▶ **TASK PROMPT**
Please find every line in the entries below that contains the string "Specific", and copy it.

DATA UNDER STUDY Start Marker

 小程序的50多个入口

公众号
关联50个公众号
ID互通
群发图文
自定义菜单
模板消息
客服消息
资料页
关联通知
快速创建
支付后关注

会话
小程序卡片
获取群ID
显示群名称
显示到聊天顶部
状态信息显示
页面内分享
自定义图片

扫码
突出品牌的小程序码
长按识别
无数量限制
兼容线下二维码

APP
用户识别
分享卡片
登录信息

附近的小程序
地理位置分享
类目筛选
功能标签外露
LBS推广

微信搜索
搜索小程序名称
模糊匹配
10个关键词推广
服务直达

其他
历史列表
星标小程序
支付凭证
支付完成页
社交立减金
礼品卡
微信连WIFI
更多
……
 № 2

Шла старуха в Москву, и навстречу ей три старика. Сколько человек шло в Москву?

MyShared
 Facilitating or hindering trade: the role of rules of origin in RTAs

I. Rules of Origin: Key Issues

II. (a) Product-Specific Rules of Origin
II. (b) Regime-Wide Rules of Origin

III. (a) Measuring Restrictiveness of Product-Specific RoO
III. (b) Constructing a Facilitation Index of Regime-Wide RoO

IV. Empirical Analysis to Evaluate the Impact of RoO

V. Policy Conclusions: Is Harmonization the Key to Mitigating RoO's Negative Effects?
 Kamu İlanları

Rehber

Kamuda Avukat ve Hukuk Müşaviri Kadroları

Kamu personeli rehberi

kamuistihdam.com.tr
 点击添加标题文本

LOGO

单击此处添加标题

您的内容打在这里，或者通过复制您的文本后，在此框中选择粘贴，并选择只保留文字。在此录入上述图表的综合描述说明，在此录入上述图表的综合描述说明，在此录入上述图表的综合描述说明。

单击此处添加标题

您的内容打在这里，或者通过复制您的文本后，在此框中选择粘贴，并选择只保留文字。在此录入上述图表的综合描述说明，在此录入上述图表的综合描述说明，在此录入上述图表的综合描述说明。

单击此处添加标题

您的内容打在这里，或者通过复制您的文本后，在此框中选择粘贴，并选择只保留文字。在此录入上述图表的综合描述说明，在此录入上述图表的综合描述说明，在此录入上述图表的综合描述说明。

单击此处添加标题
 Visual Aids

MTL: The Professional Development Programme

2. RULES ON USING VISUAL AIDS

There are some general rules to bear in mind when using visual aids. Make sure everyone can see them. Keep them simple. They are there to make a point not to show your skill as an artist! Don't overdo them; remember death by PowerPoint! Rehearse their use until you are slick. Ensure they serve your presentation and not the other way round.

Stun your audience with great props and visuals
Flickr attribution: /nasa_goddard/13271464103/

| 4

DATA UNDER STUDY End Marker

▶ **TASK RESULT**
II. (a) Product-Specific Rules of Origin
III. (a) Measuring Restrictiveness of Product-Specific RoO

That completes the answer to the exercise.